Exercise
Your copy should hold every record verbatim and none of the pictures.

Records for the task
════════════════════
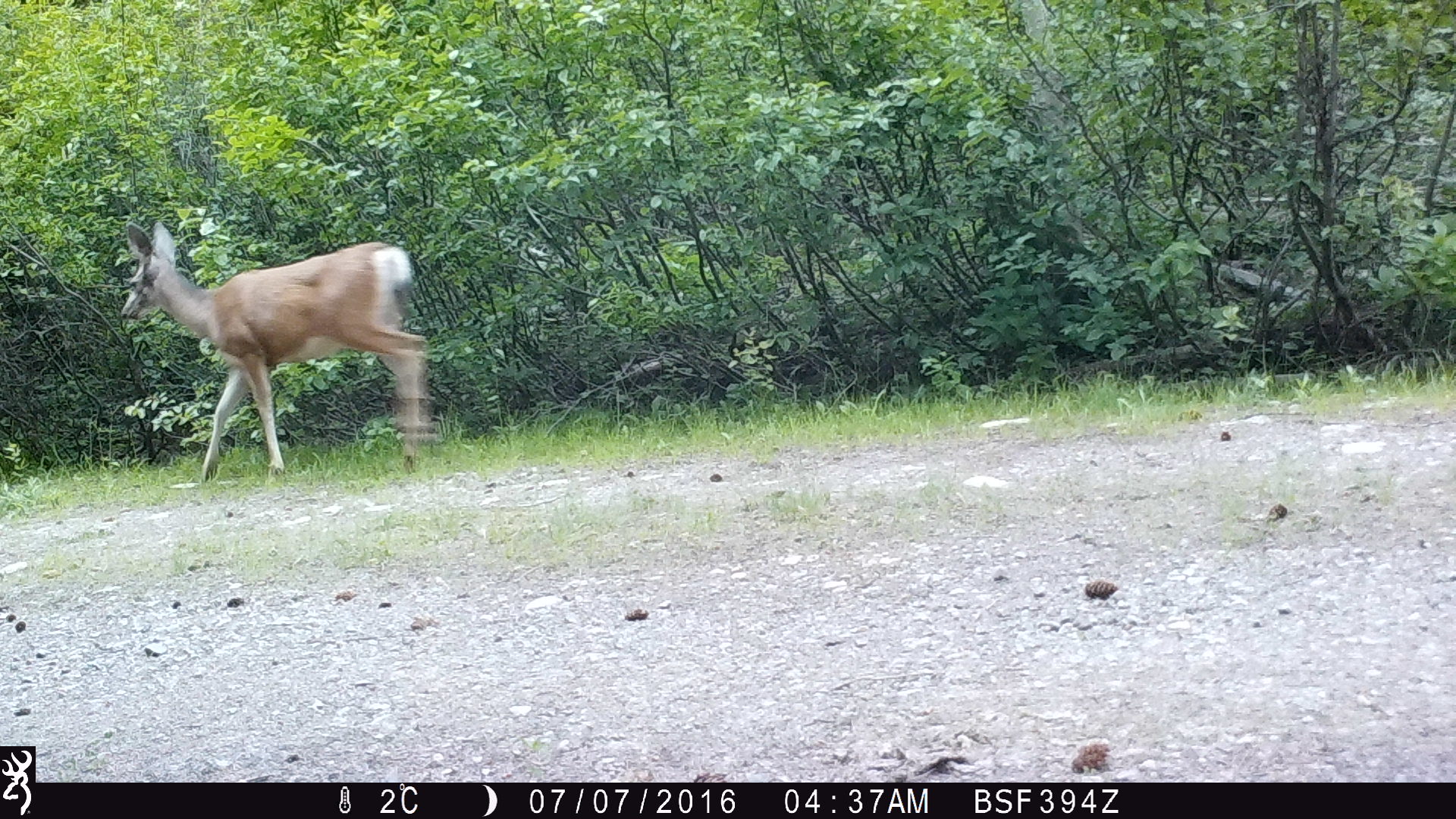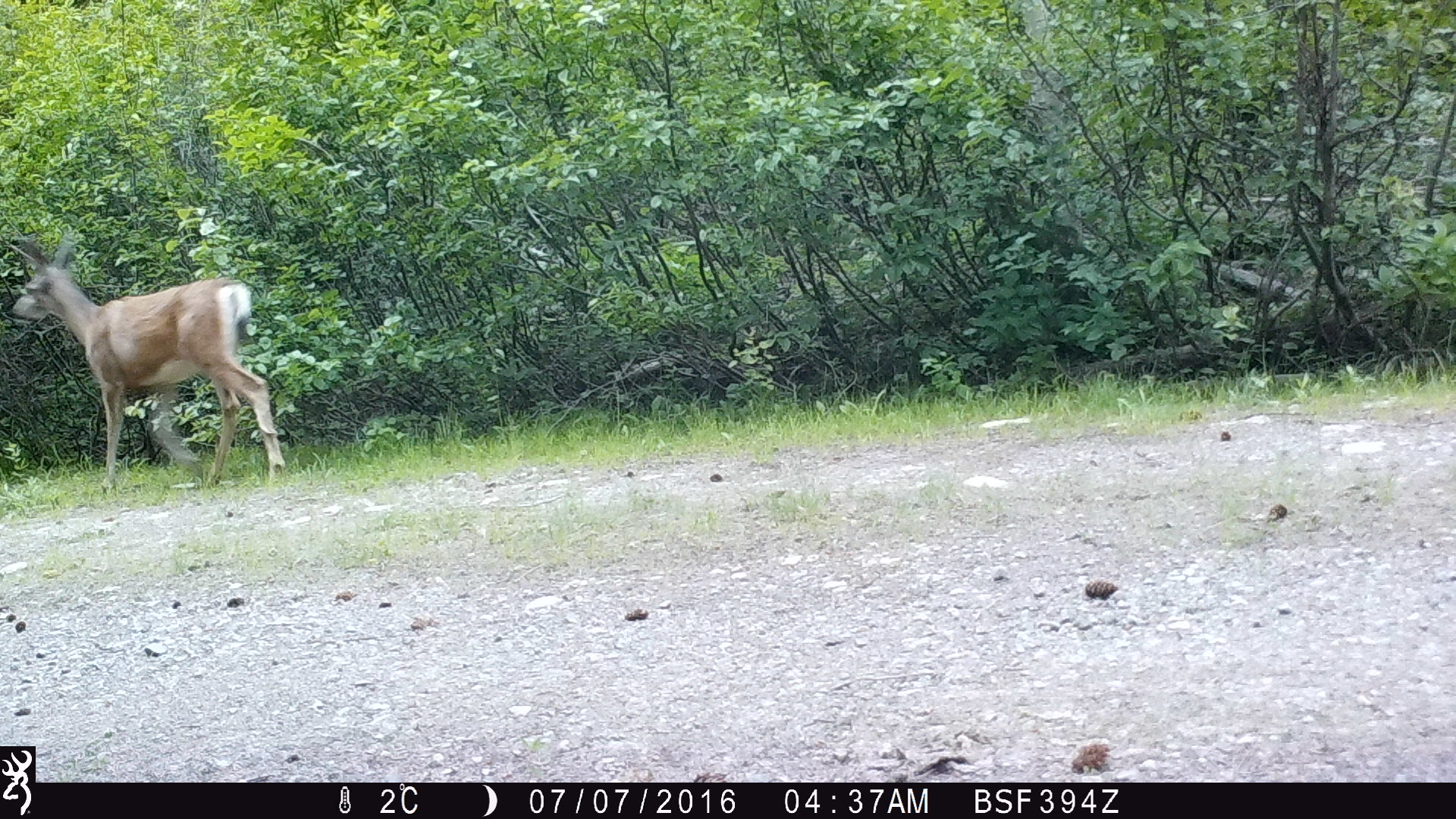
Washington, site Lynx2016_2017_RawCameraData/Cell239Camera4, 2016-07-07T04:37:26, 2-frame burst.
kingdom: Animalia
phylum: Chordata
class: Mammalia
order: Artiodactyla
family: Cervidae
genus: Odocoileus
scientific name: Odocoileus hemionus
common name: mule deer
════════════════════
Reply
Washington, site Lynx2016_2017_RawCameraData/Cell239Camera4, 2016-07-07T04:37:26, 2-frame burst.
kingdom: Animalia
phylum: Chordata
class: Mammalia
order: Artiodactyla
family: Cervidae
genus: Odocoileus
scientific name: Odocoileus hemionus
common name: mule deer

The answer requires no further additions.